Stockton officials are doing their part to aid the homeless communities in Stockton by trying to find a solution to the epidemic.
Stockton, under its new mayor, Michael Tubbs, has taken the issue more seriously than in past years due to the recent growth in homelessness.
In trying to create solutions, Stockton has begun hiring homeless people to pick up trash around the city for minimum wage.
The Stockton City Council approved a resolution on Aug. 21 to partner with Caltrans and local nonprofit Ready to Work and offer jobs to the city’s homeless population to clean up litter. The program was modeled after a similar project in Bakersfield, according to city council documents.
“I didn’t think that would ever happen here, but I’m really glad it is and that I know now; I would have been the first one in line to get my life back together,” said Garcia. “They should do more collaborative stuff like that in Stockton instead of just building more shelters and soup kitchens.”
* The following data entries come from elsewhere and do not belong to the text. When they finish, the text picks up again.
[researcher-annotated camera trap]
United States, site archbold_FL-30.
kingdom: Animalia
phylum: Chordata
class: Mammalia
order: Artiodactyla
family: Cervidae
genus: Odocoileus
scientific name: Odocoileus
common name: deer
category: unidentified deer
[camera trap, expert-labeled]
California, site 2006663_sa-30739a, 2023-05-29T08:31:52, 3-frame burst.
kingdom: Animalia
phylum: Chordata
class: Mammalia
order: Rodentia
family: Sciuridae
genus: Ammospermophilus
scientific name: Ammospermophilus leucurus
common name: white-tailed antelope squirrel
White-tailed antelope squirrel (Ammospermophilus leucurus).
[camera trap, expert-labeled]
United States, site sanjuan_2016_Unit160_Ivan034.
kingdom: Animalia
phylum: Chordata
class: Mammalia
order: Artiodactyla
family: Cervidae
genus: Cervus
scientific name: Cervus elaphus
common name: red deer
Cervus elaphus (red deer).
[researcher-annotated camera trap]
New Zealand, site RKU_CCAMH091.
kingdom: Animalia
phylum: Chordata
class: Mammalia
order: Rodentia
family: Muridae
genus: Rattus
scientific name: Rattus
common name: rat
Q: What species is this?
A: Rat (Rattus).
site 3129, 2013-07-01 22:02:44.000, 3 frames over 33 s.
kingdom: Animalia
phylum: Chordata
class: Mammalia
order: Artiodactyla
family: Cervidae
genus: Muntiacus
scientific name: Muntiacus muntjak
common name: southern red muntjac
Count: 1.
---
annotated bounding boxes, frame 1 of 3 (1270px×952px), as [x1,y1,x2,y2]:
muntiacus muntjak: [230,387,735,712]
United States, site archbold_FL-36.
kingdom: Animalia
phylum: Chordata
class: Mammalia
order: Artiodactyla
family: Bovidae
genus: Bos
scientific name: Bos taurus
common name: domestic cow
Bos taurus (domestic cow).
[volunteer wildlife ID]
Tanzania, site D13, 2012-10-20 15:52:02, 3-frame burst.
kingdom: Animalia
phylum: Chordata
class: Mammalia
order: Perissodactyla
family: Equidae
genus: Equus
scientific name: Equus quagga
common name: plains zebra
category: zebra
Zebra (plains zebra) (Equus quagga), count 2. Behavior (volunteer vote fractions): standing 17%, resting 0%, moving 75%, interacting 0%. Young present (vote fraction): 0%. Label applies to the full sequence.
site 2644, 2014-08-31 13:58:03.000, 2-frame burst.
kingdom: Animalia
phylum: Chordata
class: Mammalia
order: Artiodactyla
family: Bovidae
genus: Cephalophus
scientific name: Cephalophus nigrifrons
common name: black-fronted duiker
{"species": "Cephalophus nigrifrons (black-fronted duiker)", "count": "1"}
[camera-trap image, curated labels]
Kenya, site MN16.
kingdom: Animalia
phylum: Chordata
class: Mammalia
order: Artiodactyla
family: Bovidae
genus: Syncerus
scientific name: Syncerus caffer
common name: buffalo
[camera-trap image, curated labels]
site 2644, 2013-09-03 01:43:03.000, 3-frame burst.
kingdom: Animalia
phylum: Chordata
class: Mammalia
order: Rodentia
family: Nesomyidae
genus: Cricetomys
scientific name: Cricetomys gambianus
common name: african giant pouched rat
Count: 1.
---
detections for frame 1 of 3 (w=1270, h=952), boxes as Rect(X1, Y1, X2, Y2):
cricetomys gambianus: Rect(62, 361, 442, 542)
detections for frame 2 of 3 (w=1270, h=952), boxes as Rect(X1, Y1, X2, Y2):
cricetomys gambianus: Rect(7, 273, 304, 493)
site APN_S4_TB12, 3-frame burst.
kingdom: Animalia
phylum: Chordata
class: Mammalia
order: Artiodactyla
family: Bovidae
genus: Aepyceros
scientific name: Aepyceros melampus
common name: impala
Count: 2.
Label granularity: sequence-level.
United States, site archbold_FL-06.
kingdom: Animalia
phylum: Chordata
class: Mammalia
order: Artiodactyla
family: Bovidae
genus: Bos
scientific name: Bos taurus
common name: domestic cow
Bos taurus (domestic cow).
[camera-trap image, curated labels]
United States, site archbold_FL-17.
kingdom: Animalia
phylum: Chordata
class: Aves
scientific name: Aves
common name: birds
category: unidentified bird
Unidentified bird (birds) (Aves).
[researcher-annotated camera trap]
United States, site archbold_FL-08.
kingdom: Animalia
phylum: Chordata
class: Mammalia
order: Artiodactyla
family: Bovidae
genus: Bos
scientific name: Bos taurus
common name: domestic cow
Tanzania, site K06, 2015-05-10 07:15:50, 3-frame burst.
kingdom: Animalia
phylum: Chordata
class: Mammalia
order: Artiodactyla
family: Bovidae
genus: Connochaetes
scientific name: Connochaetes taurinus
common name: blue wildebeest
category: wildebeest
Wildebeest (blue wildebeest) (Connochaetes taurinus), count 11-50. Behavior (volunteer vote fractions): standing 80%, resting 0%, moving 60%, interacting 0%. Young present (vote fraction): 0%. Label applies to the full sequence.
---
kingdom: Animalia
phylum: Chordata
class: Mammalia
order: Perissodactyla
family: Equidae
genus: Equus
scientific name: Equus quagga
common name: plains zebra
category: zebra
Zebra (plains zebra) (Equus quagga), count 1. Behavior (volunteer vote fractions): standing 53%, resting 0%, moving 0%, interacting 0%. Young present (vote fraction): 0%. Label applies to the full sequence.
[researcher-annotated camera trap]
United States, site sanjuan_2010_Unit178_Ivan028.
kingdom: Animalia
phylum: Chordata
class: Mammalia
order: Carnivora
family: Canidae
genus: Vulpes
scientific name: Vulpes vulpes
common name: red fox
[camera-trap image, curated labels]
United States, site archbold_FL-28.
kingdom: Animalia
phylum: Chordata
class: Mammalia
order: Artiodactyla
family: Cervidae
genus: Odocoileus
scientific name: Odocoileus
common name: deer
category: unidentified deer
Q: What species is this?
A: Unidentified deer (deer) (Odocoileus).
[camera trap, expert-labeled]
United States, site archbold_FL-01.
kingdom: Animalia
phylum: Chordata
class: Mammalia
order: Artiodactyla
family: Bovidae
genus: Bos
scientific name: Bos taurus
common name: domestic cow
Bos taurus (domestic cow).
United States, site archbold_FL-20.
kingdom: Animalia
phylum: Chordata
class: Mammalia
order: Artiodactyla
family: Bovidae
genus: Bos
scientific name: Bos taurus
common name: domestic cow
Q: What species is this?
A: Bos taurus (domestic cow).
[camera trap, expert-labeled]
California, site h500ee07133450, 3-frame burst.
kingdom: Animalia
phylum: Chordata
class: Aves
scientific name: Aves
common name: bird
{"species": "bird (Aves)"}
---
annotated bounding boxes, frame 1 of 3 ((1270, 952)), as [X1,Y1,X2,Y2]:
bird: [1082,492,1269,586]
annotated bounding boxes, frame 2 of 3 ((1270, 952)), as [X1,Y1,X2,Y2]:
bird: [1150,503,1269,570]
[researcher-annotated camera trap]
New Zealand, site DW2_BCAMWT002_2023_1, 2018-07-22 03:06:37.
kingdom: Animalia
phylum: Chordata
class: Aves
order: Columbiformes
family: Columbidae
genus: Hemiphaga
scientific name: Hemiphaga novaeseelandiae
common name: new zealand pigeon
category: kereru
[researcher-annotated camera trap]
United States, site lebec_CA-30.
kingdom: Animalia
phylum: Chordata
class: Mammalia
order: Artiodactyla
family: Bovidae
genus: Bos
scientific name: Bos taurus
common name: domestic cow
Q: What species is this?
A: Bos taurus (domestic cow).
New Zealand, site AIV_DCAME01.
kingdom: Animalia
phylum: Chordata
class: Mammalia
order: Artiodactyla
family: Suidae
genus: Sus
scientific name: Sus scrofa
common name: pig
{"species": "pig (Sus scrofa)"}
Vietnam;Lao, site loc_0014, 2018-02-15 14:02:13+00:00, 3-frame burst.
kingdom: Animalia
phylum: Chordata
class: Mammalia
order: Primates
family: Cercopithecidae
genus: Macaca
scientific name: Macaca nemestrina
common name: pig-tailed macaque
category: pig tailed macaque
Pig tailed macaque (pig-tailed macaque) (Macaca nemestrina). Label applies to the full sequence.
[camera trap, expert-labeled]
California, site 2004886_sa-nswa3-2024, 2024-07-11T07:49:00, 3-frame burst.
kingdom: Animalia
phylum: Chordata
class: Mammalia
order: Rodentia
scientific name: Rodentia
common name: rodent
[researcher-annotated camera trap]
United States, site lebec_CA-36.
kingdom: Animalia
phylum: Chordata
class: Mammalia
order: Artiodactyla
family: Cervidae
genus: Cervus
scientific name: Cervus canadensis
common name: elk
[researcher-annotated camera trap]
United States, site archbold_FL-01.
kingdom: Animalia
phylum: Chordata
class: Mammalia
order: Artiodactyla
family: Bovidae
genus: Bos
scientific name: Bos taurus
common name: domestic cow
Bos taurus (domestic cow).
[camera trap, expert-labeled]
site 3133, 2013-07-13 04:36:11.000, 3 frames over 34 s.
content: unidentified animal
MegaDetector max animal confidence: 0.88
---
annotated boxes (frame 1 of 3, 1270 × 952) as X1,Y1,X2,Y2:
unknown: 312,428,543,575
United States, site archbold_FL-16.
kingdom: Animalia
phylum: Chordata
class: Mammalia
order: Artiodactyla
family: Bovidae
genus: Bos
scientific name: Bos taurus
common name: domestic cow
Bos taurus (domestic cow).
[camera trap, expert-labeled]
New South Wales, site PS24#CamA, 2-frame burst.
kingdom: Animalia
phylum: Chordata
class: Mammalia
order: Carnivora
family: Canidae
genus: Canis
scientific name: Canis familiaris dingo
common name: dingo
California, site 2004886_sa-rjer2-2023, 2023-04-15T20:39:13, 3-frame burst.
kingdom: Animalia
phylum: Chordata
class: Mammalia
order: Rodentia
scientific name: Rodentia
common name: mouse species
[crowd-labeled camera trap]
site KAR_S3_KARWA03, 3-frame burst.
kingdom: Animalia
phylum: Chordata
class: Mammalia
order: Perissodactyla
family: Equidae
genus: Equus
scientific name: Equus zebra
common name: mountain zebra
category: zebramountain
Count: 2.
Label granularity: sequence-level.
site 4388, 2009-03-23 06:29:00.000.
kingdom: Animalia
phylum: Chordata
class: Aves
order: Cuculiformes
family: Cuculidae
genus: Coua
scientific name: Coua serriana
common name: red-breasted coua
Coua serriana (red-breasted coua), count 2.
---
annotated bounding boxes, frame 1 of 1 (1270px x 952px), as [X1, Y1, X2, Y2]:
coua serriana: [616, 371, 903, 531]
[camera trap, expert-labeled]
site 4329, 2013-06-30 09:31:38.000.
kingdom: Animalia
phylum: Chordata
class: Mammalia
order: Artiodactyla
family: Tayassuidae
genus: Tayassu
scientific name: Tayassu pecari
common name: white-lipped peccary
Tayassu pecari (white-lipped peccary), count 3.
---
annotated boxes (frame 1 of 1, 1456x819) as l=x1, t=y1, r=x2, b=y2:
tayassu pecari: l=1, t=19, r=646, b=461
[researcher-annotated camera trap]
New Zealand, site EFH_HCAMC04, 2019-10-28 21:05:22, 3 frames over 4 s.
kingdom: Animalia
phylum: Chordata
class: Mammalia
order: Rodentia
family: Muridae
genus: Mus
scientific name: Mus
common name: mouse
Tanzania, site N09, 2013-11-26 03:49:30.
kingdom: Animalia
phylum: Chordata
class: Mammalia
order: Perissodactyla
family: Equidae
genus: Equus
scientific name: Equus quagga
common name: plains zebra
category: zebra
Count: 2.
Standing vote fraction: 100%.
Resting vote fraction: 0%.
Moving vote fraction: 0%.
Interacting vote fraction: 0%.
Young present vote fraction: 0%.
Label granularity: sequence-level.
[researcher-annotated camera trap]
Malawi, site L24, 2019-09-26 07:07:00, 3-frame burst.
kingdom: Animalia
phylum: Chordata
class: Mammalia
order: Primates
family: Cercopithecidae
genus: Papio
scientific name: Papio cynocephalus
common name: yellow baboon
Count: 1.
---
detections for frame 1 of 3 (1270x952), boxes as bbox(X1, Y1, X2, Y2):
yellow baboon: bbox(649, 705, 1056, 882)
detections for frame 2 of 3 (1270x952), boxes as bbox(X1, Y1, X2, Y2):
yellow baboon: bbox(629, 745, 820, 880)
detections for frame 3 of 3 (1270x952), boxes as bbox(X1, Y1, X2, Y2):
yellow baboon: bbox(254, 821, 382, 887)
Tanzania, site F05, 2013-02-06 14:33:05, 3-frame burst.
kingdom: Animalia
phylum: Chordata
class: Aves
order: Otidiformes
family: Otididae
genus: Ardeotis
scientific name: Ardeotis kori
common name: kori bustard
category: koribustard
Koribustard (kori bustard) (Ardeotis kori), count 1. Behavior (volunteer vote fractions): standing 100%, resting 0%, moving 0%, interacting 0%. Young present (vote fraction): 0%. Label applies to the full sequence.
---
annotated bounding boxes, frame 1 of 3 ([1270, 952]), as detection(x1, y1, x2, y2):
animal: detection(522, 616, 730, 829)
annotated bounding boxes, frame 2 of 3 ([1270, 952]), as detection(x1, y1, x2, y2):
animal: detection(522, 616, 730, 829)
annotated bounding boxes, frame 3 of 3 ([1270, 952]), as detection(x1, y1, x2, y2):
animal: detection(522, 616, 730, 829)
According to CBS, the city of San Jose has also begun paying homeless people minimum wage to pick up trash around the city in effort to create jobs, decrease pollution, and help its homeless epidemic.
There are 47 homeless shelters throughout the city of Stockton, all of which are overflowing with men, women, and children with no other place to go.
The homeless epidemic is not coming from a lack of shelters, but rather a lack of people being able to get accepted into jobs under their current conditions.
“I got locked up a few years back for robbery, and ever since I got out I’ve had nowhere to go,” said Jerry Zahniser, 40. “No place will hire me because I’m not presentable and I’ve got a criminal record.”
Zahniser thinks that the job opportunities Stockton is presenting for the homeless is great, and hopes there will be more like it.
“It’s be great if I could scrape together enough money to get back to my family in Oklahoma so I can get my life back together,” said Zahniser.
Homelessness has become an epidemic in Stockton and the broader San Joaquin County area. There were 1,552 people who are homeless in the county in 2017, according to the county’s 2017 Point-in-Time Count report.
Also — according to The Record, San Joaquin County was awarded $4.4 million by the U.S. Department of Housing and Urban Development to continue aiding homelessness, and Stockton plans on using this money to open more homeless shelters.
Creating jobs in the area will be the right step forward for Stockton to take in decreasing homelessness.